## TASK STATEMENT
Copy each entry as it stands, leaving nothing out.

+++ SUPPLIED MATERIAL

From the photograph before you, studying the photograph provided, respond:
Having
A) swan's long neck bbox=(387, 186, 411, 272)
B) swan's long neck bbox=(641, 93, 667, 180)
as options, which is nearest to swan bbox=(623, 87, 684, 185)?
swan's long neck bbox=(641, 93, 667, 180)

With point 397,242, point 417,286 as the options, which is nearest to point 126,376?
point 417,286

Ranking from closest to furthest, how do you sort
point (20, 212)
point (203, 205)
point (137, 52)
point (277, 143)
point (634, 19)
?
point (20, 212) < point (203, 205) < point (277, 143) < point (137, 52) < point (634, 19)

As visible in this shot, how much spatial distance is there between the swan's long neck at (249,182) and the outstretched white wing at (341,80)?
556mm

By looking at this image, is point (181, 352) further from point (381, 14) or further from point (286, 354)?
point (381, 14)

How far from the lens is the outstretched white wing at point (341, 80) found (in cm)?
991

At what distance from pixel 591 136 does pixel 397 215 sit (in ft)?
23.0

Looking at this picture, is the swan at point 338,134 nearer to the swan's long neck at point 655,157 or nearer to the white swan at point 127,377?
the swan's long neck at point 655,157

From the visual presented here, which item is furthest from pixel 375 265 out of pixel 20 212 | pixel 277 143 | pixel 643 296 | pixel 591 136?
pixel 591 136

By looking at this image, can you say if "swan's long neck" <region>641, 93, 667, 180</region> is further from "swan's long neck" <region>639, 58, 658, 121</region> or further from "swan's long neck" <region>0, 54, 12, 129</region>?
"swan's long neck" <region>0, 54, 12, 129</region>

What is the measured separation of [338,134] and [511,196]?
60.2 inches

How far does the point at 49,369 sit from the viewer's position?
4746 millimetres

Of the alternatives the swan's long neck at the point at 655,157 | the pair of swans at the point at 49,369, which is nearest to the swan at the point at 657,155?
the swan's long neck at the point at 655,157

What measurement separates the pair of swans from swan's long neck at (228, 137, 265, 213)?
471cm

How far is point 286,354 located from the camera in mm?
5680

++++++

## OUTPUT OF THE EXERCISE
From the photograph before you, studying the photograph provided, respond:
Having
A) swan's long neck bbox=(387, 186, 411, 272)
B) swan's long neck bbox=(641, 93, 667, 180)
as options, which is nearest to swan bbox=(623, 87, 684, 185)?
swan's long neck bbox=(641, 93, 667, 180)

With point 397,242, point 417,286 as the options, which is nearest to point 126,376?
point 417,286

Ranking from closest to furthest, how do you sort
point (20, 212)
point (203, 205)
point (137, 52)
point (277, 143)
point (634, 19)
?
point (20, 212) < point (203, 205) < point (277, 143) < point (137, 52) < point (634, 19)

As visible in this shot, how much spatial distance is there between the swan's long neck at (249,182) and the outstretched white wing at (341,80)?
556mm

By looking at this image, is point (181, 352) further from point (381, 14) or further from point (286, 354)?
point (381, 14)

How far from the lens is the outstretched white wing at point (341, 80) found (in cm)?
991

At what distance from pixel 591 136 does pixel 397 215 sit (in ft)?
23.0

Looking at this picture, is the swan at point 338,134 nearer to the swan's long neck at point 655,157 or nearer to the white swan at point 127,377?
the swan's long neck at point 655,157

From the visual presented here, which item is furthest from pixel 375 265 out of pixel 20 212 | pixel 277 143 | pixel 643 296 | pixel 591 136?
pixel 591 136

By looking at this image, can you say if "swan's long neck" <region>641, 93, 667, 180</region> is further from "swan's long neck" <region>639, 58, 658, 121</region> or further from "swan's long neck" <region>0, 54, 12, 129</region>?
"swan's long neck" <region>0, 54, 12, 129</region>

What is the measured separation of [338,134] and [511,196]?
60.2 inches

How far does the point at 49,369 sit from the viewer's position?
4746 millimetres

Of the alternatives the swan's long neck at the point at 655,157 | the pair of swans at the point at 49,369, which is nearest to the swan at the point at 657,155?
the swan's long neck at the point at 655,157

What measurement separates the pair of swans from swan's long neck at (228, 137, 265, 213)?
471cm

How far is point 286,354 located from the camera in mm?
5680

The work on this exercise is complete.